Begin Listed records

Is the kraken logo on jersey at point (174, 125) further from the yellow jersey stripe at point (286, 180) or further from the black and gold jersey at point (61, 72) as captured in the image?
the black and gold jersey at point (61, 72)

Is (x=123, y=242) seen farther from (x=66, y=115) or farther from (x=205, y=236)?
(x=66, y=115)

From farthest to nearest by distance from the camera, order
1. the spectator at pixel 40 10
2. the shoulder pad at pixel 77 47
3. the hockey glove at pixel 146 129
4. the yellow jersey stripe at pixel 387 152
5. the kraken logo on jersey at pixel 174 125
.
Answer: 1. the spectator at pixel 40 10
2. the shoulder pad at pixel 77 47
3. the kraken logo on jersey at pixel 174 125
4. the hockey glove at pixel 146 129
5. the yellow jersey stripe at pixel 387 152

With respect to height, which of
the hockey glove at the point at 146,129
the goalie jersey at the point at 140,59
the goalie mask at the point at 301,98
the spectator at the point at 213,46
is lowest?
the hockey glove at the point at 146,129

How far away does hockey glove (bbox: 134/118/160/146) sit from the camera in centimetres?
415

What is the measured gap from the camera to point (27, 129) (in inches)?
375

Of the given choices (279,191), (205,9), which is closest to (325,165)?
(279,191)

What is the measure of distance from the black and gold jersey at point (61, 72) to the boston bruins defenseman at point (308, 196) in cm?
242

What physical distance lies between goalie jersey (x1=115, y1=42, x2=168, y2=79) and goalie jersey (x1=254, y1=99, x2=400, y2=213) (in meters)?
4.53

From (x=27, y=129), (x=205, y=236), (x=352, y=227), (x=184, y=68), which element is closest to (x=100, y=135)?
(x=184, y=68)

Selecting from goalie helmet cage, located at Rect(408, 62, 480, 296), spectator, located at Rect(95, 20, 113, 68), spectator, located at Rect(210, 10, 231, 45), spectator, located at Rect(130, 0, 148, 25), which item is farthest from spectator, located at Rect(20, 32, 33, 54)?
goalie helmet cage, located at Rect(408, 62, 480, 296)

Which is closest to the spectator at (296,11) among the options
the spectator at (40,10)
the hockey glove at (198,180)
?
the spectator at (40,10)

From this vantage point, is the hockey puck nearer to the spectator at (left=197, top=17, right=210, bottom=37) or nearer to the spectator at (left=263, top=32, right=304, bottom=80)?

End Listed records

#### Written problem:
Reproduce verbatim the lines that begin at the line containing "From farthest to" and continue through the end of the records, including both the first and the last line.

#### Task result:
From farthest to nearest by distance from the camera, order
1. the spectator at pixel 40 10
2. the shoulder pad at pixel 77 47
3. the hockey glove at pixel 146 129
4. the yellow jersey stripe at pixel 387 152
5. the kraken logo on jersey at pixel 174 125
.
Answer: 1. the spectator at pixel 40 10
2. the shoulder pad at pixel 77 47
3. the kraken logo on jersey at pixel 174 125
4. the hockey glove at pixel 146 129
5. the yellow jersey stripe at pixel 387 152

With respect to height, which of
the hockey glove at the point at 146,129
the goalie jersey at the point at 140,59
the goalie mask at the point at 301,98
the spectator at the point at 213,46
is lowest?
the hockey glove at the point at 146,129

How far away does hockey glove (bbox: 134/118/160/146) sit from the camera in centimetres?
415

What is the measured gap from the camera to point (27, 129) (in inches)?
375

Of the given choices (279,191), (205,9), which is closest to (325,165)?
(279,191)

What is the measure of distance from the black and gold jersey at point (61, 72) to the boston bruins defenseman at point (308, 196) in cm?
242

What physical distance lies between goalie jersey (x1=115, y1=42, x2=168, y2=79) and goalie jersey (x1=254, y1=99, x2=400, y2=213) (in meters)?
4.53

From (x=27, y=129), (x=205, y=236), (x=352, y=227), (x=184, y=68), which element is closest to (x=100, y=135)?
(x=184, y=68)

Selecting from goalie helmet cage, located at Rect(408, 62, 480, 296), spectator, located at Rect(95, 20, 113, 68), spectator, located at Rect(210, 10, 231, 45), spectator, located at Rect(130, 0, 148, 25), which item is farthest from spectator, located at Rect(20, 32, 33, 54)?
goalie helmet cage, located at Rect(408, 62, 480, 296)

Which is closest to the spectator at (296,11) among the options
the spectator at (40,10)
the hockey glove at (198,180)
?
the spectator at (40,10)

From this vantage point, is the hockey puck nearer to the spectator at (left=197, top=17, right=210, bottom=37) or nearer to the spectator at (left=263, top=32, right=304, bottom=80)?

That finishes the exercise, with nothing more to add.